Chargone (profile) says:

Re: Re: Re: Re:

sad part is, from my outsider’s perspective anyway, that is actually supposed to be the correct responce on the part of american citizens to a government that has become opressive and is stripping their liberties in the interests of the elite few.

of course, it’ll never Happen, at least not in a useful way, because those in a position to enact it are those who benifit from it not happening. meh *shrugs*

nasch (profile) says:

Re: Re:

Public airwaves rightfully belong to the public, not to corporate interests, and anyone should have a right to transmit, receive, record, copy, distribute, modify, and distribute modified content from and on those signals.

I’d rather be able to reliably listen to my favorite radio station, rather than wondering if my neighbor will suddenly decide to start broadcasting his favorite polka tunes on the same frequency. IMO restrictions on broadcasting makes the spectrum more useful. I’m sure there are improvements that can be made, but removing all the rules is not one of them.

Christopher Gizzi (profile) says:

Reasonable Response

Forgetting that consumers actually want this convenience, Time Warner is doing the reasonable thing for everyone involved.

The networks are adding their shows on Hulu at no cost to the consumer. The stations are offering their content over the internet for free, as well. Time Warner doesn’t get anything but their internet fees which people would likely pay for without these services. Therefore, they face a risk that people will cut the cord and go internet only.

Except if they offer their channels on mobile devices they can help add value to their cord option and keep customers paying. I know several TW customers in NYC who want this type of offering – otherwise, they can just go to any Starbucks and stream shows over their internet and have food and coffee while doing so.

So Time Warner’s streaming plans help everyone and it’s a reasonable response. Consumers get yet another way of viewing content. Time Warner doesn’t lose business from cord cutters.** And the networks can still show ads for their channels and content.

** And cord cutting *WILL* happen. It’s just a matter of time. It’s what people want and as traditional broadcasting revenue shifts around, so will the availability of content. The viewers have the dollars and networks/advertisers chase them. If people have to give their money to some other venue to get what they want, the traditional producers & deliverers will run after them and offer the services they want to pay for.

Robert P (profile) says:

Xfinity and ABC do this better

Comcasts Xfinity app for the iPad does a marginally better job than the description of Time Warner’s app in that you can watch a lot more shows. Same other restrictions apply (be a subscriber, be on your home wifi). I wonder why they’re upset with Time Warner and not Comcast?

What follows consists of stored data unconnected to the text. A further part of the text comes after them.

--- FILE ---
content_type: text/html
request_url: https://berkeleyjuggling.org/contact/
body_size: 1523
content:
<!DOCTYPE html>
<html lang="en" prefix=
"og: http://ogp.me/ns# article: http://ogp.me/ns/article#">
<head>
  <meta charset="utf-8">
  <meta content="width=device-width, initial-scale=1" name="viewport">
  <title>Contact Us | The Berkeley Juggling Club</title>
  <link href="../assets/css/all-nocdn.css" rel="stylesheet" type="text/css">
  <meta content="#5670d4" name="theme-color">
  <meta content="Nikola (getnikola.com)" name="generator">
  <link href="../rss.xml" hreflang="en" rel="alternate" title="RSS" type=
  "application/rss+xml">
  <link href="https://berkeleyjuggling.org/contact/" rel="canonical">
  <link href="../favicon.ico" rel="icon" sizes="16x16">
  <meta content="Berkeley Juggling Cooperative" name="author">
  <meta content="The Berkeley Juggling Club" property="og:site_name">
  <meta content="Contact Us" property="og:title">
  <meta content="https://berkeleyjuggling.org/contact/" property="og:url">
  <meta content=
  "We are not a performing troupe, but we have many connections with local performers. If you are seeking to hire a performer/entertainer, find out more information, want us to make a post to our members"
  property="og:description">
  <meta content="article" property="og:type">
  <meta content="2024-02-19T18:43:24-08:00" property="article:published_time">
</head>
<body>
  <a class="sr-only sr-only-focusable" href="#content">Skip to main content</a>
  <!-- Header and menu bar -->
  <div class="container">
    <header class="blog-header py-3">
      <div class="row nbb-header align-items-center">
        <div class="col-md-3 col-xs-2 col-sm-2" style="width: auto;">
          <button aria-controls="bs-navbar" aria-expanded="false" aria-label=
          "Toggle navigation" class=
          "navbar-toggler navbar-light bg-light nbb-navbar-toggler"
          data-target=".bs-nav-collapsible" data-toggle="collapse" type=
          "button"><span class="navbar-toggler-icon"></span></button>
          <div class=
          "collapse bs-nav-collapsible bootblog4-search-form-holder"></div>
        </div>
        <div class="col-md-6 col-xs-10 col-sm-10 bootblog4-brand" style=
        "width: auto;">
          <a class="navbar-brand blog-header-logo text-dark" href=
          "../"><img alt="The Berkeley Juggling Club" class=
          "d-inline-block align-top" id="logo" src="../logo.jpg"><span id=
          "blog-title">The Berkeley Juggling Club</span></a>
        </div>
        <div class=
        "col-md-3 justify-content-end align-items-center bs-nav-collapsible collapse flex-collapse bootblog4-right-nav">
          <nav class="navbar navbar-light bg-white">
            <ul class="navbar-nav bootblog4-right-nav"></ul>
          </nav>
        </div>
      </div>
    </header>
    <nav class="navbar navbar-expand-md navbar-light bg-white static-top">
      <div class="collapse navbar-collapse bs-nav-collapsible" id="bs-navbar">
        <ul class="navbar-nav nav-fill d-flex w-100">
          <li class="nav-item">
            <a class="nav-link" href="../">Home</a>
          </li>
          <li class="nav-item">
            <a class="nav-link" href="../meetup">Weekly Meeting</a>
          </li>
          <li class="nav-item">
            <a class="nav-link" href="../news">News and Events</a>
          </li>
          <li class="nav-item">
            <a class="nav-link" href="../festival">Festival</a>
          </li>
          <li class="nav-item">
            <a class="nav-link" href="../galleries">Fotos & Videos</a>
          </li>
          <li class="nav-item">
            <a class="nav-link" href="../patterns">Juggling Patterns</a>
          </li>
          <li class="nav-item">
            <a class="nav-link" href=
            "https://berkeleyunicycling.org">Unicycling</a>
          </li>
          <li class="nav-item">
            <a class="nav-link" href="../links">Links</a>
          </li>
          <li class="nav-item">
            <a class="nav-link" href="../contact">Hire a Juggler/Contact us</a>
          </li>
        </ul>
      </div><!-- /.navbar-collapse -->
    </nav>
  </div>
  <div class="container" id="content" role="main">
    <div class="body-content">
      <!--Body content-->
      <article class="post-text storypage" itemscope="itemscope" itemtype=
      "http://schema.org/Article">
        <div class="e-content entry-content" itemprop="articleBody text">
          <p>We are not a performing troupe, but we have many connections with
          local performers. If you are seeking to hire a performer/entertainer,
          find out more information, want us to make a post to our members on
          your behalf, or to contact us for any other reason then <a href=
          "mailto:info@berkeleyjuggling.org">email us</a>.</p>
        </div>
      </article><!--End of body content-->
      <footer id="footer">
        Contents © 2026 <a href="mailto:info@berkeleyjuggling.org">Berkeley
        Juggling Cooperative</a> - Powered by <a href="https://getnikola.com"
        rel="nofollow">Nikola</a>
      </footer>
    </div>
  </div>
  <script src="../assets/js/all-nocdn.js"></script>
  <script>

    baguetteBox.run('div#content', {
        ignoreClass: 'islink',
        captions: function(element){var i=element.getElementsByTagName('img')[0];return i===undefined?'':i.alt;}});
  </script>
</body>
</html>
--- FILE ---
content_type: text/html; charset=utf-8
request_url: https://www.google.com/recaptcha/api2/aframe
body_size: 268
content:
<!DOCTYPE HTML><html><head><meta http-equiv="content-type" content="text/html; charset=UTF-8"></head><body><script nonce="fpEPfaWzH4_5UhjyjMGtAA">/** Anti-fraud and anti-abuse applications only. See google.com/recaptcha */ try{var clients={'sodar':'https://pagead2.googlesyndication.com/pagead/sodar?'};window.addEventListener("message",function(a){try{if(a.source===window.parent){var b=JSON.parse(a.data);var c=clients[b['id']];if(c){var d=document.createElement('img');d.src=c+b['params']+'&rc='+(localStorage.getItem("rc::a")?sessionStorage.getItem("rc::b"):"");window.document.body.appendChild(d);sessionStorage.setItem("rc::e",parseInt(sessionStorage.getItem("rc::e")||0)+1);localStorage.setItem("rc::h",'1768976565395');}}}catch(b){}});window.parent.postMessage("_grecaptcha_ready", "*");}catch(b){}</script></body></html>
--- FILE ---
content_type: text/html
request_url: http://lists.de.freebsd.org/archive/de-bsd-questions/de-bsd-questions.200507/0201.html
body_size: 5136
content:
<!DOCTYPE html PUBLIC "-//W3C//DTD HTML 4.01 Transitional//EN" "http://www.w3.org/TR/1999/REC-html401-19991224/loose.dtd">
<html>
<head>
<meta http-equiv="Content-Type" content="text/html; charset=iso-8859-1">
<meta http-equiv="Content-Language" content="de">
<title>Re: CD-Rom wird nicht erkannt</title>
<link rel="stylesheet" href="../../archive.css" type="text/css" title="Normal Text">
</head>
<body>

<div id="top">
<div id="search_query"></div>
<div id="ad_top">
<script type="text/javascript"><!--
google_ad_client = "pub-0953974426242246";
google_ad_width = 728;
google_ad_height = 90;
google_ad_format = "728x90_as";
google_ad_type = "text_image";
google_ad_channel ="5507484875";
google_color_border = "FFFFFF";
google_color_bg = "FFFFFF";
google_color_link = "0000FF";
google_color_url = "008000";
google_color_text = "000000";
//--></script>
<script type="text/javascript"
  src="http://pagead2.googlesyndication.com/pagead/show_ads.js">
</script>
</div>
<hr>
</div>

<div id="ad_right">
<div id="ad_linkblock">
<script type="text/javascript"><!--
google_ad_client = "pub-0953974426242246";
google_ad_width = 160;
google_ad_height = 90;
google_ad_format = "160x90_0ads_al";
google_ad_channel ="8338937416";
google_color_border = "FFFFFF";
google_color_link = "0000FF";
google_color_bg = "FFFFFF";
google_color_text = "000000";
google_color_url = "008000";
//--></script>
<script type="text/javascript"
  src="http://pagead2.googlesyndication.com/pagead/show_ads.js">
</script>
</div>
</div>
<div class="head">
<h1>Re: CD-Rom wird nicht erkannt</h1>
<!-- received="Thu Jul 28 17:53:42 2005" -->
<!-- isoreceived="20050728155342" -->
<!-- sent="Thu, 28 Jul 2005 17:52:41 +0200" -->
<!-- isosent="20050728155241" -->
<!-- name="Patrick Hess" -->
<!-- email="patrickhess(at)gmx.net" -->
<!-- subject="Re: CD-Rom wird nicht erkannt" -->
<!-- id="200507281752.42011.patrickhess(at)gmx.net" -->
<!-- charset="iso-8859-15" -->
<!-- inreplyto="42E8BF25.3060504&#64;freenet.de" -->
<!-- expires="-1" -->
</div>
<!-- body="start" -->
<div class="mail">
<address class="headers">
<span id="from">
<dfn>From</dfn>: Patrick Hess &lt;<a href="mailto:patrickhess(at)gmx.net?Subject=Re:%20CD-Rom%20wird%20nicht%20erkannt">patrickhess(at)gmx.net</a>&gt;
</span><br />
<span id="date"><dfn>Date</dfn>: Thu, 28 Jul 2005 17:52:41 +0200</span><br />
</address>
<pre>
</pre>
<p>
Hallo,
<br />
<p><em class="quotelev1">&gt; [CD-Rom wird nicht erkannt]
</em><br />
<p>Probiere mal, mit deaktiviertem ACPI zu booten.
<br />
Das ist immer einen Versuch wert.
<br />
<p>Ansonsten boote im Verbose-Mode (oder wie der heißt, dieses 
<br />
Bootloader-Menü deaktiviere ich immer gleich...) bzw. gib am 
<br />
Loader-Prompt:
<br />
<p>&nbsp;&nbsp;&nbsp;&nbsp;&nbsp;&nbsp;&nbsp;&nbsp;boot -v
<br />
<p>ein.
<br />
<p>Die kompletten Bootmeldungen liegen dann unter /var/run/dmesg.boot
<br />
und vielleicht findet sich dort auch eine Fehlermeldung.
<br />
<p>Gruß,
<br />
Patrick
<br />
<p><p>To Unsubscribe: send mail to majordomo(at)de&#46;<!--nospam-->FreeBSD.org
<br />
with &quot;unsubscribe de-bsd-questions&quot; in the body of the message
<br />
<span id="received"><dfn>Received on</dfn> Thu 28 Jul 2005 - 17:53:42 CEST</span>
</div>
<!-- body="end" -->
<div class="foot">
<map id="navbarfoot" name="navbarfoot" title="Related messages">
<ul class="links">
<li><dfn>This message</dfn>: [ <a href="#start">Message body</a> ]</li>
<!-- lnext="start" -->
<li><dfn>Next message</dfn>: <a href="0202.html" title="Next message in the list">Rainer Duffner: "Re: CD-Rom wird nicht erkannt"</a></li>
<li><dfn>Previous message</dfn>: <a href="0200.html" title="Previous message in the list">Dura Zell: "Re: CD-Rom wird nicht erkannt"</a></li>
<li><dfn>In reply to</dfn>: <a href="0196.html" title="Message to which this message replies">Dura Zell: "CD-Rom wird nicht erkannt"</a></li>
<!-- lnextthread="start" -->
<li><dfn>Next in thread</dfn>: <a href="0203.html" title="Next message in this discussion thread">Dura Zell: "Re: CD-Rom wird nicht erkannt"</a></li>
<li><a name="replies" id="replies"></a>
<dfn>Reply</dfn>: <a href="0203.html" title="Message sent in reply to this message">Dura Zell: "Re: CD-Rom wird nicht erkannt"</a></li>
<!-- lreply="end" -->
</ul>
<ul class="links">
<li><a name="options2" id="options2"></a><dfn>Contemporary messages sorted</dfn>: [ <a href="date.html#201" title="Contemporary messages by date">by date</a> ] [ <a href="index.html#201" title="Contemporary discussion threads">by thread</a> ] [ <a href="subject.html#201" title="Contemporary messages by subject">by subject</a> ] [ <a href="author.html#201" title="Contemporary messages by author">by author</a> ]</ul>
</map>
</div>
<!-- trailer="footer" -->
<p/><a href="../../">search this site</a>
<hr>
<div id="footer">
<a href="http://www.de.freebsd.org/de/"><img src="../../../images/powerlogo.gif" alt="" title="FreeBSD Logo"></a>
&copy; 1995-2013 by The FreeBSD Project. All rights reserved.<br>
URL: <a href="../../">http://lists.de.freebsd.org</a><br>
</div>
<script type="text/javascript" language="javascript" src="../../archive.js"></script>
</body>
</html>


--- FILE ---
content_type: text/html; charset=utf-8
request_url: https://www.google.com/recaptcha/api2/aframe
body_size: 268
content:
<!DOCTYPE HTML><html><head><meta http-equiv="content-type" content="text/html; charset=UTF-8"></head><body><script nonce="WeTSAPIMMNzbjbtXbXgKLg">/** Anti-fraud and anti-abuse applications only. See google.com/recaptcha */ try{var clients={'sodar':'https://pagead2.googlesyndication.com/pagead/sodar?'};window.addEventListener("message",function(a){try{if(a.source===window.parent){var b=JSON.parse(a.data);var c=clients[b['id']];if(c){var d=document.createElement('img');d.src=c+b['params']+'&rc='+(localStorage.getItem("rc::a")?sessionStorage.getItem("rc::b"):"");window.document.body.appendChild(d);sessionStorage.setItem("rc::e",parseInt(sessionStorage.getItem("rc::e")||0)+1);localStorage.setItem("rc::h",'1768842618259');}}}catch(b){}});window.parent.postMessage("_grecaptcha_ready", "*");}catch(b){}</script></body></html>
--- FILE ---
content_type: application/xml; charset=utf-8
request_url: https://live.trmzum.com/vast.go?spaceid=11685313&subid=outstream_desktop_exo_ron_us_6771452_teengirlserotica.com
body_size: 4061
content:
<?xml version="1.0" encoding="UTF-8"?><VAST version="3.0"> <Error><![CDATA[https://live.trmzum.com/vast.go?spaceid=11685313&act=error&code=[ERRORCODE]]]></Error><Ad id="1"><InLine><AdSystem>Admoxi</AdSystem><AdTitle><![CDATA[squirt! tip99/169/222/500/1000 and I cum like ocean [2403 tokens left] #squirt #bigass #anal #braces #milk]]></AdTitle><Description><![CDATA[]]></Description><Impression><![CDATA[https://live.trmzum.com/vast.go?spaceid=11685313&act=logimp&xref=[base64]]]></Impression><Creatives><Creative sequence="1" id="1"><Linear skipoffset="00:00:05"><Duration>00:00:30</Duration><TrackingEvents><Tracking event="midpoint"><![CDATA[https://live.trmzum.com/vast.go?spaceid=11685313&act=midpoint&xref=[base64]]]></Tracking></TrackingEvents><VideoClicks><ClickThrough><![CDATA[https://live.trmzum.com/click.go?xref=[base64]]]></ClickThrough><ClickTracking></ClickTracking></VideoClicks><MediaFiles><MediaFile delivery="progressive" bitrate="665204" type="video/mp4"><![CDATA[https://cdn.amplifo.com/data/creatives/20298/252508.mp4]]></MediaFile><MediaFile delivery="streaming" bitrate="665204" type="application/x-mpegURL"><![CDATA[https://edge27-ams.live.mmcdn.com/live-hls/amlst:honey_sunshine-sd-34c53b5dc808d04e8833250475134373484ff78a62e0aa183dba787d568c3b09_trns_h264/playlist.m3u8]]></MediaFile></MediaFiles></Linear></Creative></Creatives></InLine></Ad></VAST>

Meanwhile, ABC is just doing it themselves with their own app, which also works great (and as far as I know requires no subscription, no “your own wifi”, etc.) They do show commercials that can’t be skipped. I haven’t played this aspect of it yet, but I understand you can also watch a TV show live (it’s supposed to sync itself with the broadcast) so you can do even more stuff, like take surveys or vote on characters or something. That seems like the right way to go (for ABC). Get people interested in doing other things with the show, they then watch it live and so are exposed to the commercials.

Wifezilla (profile) says:

You have content creators, distributors (networks), advertisers that foot the bill and then the consumer. As the barriers from creators to consumers crumble, the distributors, instead of adding value to the consumer (like ease of access to content), have tried to become road blocks and force consumers to continue to come to them. What they are really doing is contributing to their own demise as consumers actively seek other ways to get content. Instead of a road block, they are just a shrinking speed bump…or more like a flattened squirrel.